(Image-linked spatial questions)
·····
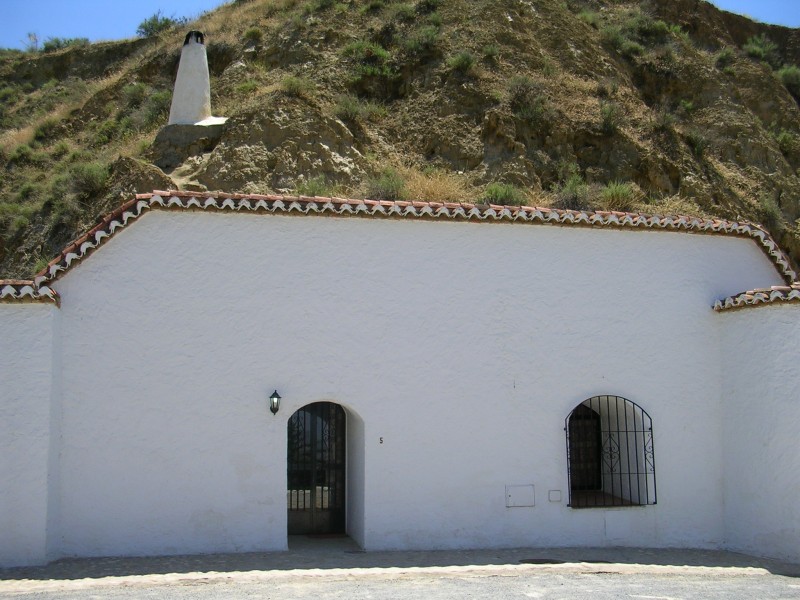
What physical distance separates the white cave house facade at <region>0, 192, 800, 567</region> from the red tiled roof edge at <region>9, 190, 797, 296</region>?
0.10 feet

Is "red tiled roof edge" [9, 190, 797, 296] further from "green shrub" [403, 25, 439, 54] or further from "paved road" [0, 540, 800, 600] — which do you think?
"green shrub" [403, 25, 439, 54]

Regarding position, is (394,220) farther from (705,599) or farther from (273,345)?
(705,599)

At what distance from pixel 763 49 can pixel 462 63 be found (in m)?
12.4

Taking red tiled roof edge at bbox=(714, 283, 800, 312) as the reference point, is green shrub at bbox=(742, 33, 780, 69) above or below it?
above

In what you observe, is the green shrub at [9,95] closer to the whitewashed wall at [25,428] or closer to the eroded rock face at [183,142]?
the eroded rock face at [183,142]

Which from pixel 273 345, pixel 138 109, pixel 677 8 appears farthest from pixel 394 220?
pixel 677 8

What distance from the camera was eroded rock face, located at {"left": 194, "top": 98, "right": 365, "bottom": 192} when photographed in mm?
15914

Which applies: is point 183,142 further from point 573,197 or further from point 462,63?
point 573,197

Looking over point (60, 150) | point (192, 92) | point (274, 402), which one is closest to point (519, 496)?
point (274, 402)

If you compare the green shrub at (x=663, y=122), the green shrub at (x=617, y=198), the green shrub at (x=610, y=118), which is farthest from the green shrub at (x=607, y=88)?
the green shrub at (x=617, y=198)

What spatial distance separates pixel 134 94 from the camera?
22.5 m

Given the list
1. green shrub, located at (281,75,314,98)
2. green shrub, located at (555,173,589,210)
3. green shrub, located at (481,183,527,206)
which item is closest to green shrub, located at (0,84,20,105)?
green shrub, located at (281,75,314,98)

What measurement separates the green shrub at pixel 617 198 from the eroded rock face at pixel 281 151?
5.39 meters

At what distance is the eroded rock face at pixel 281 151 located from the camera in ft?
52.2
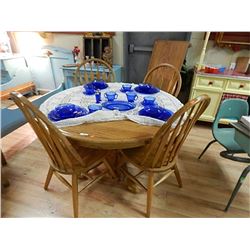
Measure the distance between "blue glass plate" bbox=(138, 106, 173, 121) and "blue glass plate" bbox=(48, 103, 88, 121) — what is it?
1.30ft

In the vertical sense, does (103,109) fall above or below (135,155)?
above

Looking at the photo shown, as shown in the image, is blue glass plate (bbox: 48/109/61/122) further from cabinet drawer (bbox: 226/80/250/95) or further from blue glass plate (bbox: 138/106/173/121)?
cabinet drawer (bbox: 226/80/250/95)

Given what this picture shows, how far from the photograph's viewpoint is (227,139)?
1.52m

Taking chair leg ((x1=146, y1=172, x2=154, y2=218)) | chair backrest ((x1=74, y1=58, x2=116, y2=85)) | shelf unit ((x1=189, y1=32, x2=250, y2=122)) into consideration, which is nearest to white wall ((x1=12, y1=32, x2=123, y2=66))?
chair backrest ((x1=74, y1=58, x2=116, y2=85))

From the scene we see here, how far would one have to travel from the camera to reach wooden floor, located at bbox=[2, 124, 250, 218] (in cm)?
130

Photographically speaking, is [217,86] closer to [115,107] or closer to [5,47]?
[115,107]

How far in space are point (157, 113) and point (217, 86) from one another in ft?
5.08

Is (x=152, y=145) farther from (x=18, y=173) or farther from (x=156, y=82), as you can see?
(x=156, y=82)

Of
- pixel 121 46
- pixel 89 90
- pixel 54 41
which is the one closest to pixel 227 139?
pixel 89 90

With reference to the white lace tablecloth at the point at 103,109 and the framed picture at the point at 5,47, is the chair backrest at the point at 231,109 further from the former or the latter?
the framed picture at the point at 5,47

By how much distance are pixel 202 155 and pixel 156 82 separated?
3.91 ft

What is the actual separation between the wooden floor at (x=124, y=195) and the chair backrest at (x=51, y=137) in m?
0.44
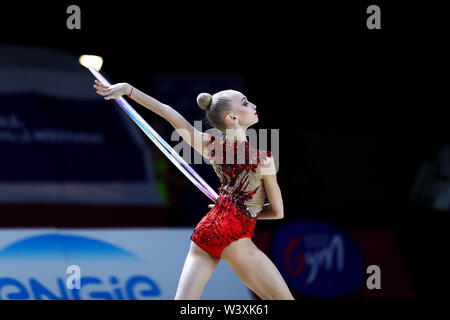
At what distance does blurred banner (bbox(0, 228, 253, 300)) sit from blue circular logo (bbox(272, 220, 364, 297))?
·····
#### WORK REQUIRED:
Set down the lines word for word, beginning with the very first one and continuing through the line that contains "5.39 meters", and leave the pictures out.

#### THE COMPLETED TASK:
What physical distance separates the white cave house facade at <region>0, 192, 800, 567</region> from the red tiled roof edge at <region>9, 190, 797, 296</region>?
0.10 feet

Is "red tiled roof edge" [9, 190, 797, 296] further from "green shrub" [403, 25, 439, 54] or further from "paved road" [0, 540, 800, 600] — which do you think?
"green shrub" [403, 25, 439, 54]

Regarding position, is (394,220) farther from (705,599) or farther from (273,345)?
(705,599)

At what distance from pixel 763 49 can pixel 462 63 be found (in m)?
12.4

Taking red tiled roof edge at bbox=(714, 283, 800, 312) as the reference point, is green shrub at bbox=(742, 33, 780, 69) above or below it?
above

In what you observe, is the green shrub at [9,95] closer to the whitewashed wall at [25,428] or closer to the eroded rock face at [183,142]?
the eroded rock face at [183,142]

Which from pixel 273 345, pixel 138 109, pixel 677 8 appears farthest from pixel 394 220?
pixel 677 8

What distance from the camera was eroded rock face, located at {"left": 194, "top": 98, "right": 365, "bottom": 192} when photographed in mm?
15914

Which applies: is point 183,142 further from point 573,197 or further from point 462,63?
point 573,197

Looking over point (60, 150) | point (192, 92) | point (274, 402), which one is closest to point (519, 496)?
point (274, 402)

If you compare the green shrub at (x=663, y=122), the green shrub at (x=617, y=198), the green shrub at (x=610, y=118), which is farthest from the green shrub at (x=607, y=88)?
the green shrub at (x=617, y=198)

What spatial distance separates pixel 134 94 from the camera?
22.5 m

Given the list
1. green shrub, located at (281,75,314,98)
2. green shrub, located at (555,173,589,210)
3. green shrub, located at (481,183,527,206)
which item is closest to green shrub, located at (0,84,20,105)?
green shrub, located at (281,75,314,98)

What measurement separates the green shrub at pixel 617 198 from the eroded rock face at pixel 281 151?
5.39 meters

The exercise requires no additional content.